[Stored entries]
-*-*-

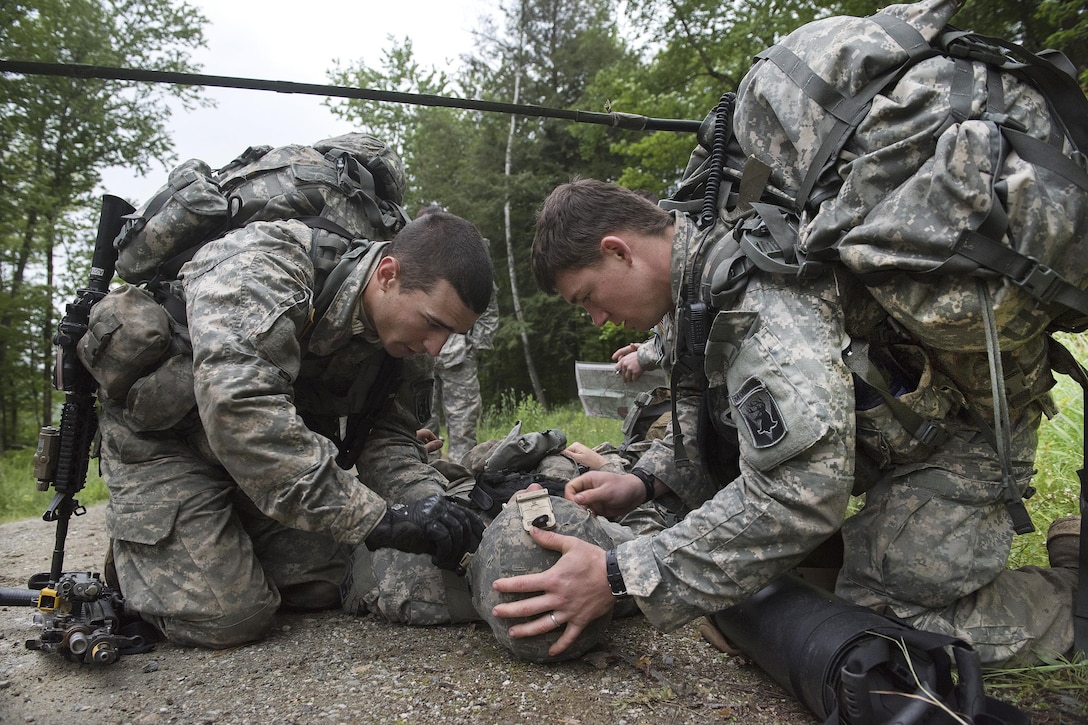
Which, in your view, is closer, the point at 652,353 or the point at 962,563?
the point at 962,563

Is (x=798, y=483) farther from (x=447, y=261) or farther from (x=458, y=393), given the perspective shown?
(x=458, y=393)

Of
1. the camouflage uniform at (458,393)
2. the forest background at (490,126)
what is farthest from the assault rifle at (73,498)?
the forest background at (490,126)

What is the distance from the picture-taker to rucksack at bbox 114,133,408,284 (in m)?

-*-*-

[Written task]
Return all of the items above word for word, leaving out the pictures.

[Task result]
Which, in your view, is closer, the point at 652,353 or the point at 962,563?
the point at 962,563

Is (x=798, y=483) farther from (x=447, y=261) or farther from (x=458, y=393), given the perspective shown?
(x=458, y=393)

Of
1. the camouflage uniform at (458,393)
2. the forest background at (490,126)
what is farthest from the assault rifle at (73,498)?
the forest background at (490,126)

What is the distance from the picture-taker to rucksack at bbox 114,133,408,284 (in m)?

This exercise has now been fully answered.